BEGIN EXTRACTED TEXT

There are vegetables of all varieties. The corn is as high as an elephant's eye and an enthusiastic pumpkin has decided to compete by clambering up over the rosemary bush.
"I'll be getting rosemary-infused pumpkins this year."
In a good year, he gets 30 pumpkins.
He also loves his parsnips, and tells me the secret for growing parsnips: "To get the seeds to germinate, you plant them, and then you pour boiling hot water along the trench. It works really well. And I love parsnips."
Tiny aubergines are starting to fill out in the summer heat and the peas were timed for Christmas.
Another plot is waiting to plant for an autumn harvest of cabbages.
"I like to have cabbage ready in March and April, when everybody is sick to death of salad."
"There's an interesting paspalum plant there, which I'm sure is not edible," he says, pointing at some rogue grass.
The job he likes least is mounding soil around the potato plants.
"I hate that job. But I do it."
Beyond the vegetable garden, the house is surrounded by roses, hibiscus and a blazing large bougainvillea. There are 110 rose bushes. He knows, because he counts them down when pruning and spraying them.
Magnolia trees border the drive leading up to the house, and the rhododendrons have had a good flowering season further down. The rhodos are Joyce's favourites, "as a good Taranaki boy".
Raupo and ornamental taro grow by the bridge near the pond, where ducks paddle.
There is a gully of native plants down the slope in front of the house. That leads up to the orchard in the top paddock: "It was neglected terribly while I was in politics, so it is still in a state of recovery."
The back hedge is feijoa bushes but unlike most feijoa bush owners, Joyce is rarely overwhelmed with fruit. The pukeko tend to get to them first.
His new puppy, retrodoodle Molly, and old dog 15-year-old Jemma have come along for the grand tour, and Joyce says when Jemma was younger, she would chase the pukeko away.
She is past that now and the pukeko are taking advantage. Molly, four months old, may well take up the baton. But for now, she is too busy stampeding through his peas with his gardening glove in her mouth, trying to get Joyce to chase her.
Honourable Mentions: the unvisited gardens of the Greens and Louise Upston's mini-orchard, sheep and chickens
Others MPs also told us of their efforts, but we did not get time to visit. Green MP Golriz Ghahraman gave us the rundown on the Green MPs' gardens.
Her own apartment has just cat grass and cat mint pots on her balcony: "If you want a specific urban vibe."

END EXTRACTED TEXT
BEGIN RECORDS SHOWN

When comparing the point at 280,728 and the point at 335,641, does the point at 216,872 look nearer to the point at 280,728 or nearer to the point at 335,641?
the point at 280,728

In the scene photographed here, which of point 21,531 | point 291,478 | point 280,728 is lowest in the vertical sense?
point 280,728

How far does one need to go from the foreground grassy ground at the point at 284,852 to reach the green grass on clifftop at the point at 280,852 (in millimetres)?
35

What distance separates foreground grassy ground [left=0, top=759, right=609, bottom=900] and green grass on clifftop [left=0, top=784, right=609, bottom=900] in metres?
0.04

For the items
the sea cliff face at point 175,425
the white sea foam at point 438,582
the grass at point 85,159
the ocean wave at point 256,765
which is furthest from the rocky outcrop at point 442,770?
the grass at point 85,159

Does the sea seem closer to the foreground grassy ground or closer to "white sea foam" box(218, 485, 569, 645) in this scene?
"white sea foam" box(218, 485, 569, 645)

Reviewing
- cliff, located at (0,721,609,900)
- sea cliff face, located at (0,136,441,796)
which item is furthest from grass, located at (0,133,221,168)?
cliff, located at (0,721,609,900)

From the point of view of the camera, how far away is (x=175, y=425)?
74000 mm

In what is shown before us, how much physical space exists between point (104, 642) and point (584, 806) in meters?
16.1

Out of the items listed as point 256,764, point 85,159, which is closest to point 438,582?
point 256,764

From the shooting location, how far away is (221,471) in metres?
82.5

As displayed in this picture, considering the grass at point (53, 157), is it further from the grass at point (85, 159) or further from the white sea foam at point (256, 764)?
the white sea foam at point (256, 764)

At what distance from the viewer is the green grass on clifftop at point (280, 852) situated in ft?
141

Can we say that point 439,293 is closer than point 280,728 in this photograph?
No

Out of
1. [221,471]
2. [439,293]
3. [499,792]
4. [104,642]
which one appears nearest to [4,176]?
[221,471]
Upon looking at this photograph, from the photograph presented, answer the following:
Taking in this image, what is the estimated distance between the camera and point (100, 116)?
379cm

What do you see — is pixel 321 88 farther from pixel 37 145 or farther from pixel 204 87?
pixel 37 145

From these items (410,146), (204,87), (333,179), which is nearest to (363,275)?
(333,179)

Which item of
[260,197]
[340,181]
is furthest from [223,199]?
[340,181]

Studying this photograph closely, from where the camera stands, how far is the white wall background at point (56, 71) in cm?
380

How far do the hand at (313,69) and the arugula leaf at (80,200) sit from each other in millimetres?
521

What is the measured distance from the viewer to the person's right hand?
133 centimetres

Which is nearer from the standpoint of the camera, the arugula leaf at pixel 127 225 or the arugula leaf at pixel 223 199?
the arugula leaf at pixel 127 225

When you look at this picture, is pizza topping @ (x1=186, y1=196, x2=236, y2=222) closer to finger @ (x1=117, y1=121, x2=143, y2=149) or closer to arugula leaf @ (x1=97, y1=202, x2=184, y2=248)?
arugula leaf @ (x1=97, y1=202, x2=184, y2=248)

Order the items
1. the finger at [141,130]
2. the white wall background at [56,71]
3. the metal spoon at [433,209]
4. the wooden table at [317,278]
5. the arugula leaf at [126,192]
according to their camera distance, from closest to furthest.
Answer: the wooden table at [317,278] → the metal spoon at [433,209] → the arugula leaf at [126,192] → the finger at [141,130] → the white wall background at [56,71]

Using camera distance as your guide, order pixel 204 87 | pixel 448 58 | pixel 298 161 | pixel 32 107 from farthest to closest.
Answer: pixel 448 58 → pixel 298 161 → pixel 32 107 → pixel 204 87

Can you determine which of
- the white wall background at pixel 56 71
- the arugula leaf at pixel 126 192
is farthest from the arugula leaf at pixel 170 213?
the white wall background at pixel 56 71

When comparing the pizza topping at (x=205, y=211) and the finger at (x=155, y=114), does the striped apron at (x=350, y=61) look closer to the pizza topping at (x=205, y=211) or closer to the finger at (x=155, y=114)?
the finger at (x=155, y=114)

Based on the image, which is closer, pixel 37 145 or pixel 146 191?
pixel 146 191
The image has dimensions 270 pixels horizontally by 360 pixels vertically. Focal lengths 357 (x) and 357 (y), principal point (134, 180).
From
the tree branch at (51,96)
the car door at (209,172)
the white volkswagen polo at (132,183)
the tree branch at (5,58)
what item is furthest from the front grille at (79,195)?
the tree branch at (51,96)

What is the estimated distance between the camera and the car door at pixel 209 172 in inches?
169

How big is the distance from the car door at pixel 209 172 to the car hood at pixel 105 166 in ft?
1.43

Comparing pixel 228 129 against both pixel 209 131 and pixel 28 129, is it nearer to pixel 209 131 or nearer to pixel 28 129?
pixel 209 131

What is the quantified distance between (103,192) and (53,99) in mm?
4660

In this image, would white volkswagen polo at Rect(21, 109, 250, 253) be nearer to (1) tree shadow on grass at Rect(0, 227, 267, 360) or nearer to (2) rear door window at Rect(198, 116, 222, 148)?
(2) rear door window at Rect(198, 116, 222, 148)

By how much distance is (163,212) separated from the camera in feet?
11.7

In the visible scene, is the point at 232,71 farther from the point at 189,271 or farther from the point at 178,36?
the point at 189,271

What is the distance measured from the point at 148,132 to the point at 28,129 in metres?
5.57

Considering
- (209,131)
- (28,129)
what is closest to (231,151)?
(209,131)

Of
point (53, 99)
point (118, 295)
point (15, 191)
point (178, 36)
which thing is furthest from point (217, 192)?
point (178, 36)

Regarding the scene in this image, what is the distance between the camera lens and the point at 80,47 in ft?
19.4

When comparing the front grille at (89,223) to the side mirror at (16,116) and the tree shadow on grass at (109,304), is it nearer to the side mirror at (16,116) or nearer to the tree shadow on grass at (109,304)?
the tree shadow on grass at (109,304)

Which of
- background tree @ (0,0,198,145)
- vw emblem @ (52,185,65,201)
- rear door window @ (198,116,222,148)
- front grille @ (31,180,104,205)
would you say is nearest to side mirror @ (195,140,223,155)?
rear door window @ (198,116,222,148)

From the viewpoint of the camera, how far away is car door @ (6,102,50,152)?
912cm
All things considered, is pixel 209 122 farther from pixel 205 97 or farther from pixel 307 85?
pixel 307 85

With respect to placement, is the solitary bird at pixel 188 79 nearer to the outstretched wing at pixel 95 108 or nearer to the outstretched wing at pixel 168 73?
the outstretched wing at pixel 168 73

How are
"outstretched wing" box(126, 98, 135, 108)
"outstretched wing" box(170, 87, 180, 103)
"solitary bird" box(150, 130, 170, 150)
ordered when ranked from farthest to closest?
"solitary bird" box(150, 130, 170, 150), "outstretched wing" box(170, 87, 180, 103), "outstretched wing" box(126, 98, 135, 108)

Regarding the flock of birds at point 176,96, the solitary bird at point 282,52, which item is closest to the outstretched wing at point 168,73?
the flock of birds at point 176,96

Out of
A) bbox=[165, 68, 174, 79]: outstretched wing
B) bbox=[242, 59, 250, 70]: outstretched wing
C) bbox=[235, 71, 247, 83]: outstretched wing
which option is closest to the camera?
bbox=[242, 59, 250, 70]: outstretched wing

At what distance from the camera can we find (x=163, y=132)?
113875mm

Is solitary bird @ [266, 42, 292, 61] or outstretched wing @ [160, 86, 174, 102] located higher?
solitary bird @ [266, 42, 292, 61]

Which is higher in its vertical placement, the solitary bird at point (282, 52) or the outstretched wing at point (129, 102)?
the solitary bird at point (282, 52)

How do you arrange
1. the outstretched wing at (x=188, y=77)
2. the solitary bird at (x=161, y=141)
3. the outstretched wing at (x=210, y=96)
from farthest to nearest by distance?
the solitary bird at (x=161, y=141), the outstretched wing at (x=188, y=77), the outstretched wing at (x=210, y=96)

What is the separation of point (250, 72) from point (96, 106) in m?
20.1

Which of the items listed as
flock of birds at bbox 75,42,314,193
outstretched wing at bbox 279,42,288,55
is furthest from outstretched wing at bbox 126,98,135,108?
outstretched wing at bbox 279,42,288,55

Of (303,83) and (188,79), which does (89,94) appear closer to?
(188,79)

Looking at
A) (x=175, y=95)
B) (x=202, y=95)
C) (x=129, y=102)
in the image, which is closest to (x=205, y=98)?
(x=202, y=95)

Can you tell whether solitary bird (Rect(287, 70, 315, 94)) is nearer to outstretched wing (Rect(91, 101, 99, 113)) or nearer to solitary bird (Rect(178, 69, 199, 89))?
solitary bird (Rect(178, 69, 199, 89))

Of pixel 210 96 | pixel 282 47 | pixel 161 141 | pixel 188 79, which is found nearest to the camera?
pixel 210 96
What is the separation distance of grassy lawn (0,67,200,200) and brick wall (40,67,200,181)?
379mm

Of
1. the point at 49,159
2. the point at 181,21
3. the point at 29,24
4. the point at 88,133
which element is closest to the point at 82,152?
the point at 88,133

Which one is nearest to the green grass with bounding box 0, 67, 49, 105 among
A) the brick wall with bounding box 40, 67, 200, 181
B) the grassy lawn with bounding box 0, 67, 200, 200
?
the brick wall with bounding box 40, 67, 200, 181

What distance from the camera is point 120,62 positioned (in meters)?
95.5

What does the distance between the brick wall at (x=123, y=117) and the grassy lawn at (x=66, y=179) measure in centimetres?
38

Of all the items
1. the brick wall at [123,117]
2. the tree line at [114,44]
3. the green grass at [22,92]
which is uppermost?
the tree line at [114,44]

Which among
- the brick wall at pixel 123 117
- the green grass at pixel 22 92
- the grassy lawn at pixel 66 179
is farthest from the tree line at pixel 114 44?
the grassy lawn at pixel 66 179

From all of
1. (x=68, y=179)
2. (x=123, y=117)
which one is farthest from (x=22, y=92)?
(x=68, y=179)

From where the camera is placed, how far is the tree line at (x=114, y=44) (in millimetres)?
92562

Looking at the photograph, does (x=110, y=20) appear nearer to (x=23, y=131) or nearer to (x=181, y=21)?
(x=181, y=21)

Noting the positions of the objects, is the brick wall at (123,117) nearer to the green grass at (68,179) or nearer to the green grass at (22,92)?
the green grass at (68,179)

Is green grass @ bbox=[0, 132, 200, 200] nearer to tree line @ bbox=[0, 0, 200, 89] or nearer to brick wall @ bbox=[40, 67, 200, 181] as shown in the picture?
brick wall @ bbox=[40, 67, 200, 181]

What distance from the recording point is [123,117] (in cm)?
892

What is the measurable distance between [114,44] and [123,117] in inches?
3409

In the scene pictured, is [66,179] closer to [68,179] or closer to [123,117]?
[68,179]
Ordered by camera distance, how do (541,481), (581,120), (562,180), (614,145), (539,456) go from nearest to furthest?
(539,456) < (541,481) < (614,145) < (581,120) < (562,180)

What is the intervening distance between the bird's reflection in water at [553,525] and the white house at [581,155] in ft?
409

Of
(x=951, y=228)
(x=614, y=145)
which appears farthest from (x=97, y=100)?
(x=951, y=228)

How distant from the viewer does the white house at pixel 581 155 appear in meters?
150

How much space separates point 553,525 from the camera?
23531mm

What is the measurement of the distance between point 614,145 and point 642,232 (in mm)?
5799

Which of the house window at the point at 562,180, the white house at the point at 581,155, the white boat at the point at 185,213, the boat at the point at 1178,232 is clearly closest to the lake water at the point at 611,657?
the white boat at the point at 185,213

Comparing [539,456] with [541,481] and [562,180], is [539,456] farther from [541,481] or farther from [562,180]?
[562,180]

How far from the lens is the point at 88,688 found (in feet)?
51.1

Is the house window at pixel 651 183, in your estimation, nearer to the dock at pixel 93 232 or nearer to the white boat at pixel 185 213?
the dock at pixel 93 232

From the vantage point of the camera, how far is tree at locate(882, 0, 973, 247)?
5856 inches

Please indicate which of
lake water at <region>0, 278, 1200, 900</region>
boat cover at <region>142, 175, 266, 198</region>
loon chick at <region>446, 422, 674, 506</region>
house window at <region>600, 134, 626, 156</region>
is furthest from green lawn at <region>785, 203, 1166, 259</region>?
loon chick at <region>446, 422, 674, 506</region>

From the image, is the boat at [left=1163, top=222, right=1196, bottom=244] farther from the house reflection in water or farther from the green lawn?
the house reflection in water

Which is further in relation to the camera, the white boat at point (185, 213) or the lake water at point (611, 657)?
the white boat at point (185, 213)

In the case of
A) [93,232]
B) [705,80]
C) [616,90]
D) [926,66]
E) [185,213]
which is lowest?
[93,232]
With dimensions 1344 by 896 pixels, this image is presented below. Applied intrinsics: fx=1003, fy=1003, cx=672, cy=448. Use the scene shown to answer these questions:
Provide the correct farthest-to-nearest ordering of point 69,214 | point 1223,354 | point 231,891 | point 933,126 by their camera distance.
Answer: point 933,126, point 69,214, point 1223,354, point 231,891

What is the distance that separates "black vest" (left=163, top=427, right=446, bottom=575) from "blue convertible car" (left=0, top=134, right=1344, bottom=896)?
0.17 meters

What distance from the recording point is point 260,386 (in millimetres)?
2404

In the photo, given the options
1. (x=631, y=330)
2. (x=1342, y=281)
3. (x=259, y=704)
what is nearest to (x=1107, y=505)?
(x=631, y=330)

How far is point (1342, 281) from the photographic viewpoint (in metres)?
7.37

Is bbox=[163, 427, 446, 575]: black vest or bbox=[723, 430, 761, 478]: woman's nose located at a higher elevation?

END RECORDS SHOWN

### TASK SET
a) Using the garden article, explain why Joyce is "rarely overwhelmed with fruit" from his feijoa hedge, in one to three sentences.
b) Carry the garden article forward from its final sentence, keeping its voice and style.
These rows have no connection to the garden article.

### EXERCISE RESPONSES
a) The pukeko tend to get to the feijoas first. Jemma used to chase them away when she was younger, but she is past that now, so the pukeko are taking advantage.

b)
She reported that co-leader Marama Davidson had a native bush corner of kawakawa, puriri, ponga and pōhutakawa. "The rest is organic nature. Aka weeds." Lawn weeds are fine for a Green: bees like them.
Elizabeth Kerekere had grapevines, a fairy tree, and 76 varieties of succulents. Teanau Tuiono had a World War II native seed garden: including kākābeak grown from seeds found in a container after an elderly relative died.
National MP Louise Upston told of her young orchard near Cambridge with espalier apple trees, avocado trees, many other fruit trees – as well as rescue chickens Upston calls her "laydees" and a retirement home for sheep.
Look away now, farmers - the sheep all have names. "They are very, very tame sheep that come when they are called.
"They are lifers. One of them is a retirement sheep. The owner wanted a new home for it, and she had to come and meet me and inspect the property before she deemed it suitable. Her name is Rosie and she is 14 or 15."
The vege garden feeds both the family and the chickens and sheep, and some is dropped off for food banks.
It is perhaps a little-known fact that sheep love grapefruit and lemons. "They go nuts for lemons. It gets really hot, and they love them at the end of the day, because they're very juicy."
Upston also has a long driveway, along which she started planting hundreds of daffodil bulbs this year.
It is a memorial to Upston's parents, who both died of cancer. Her mother died in 1990 – the first year the Cancer Society's now famous Daffodil Day fundraiser was held. Her father died last year, on its 30th anniversary. And so the daffodils will be given to the Cancer Society each year to sell for Daffodil Day.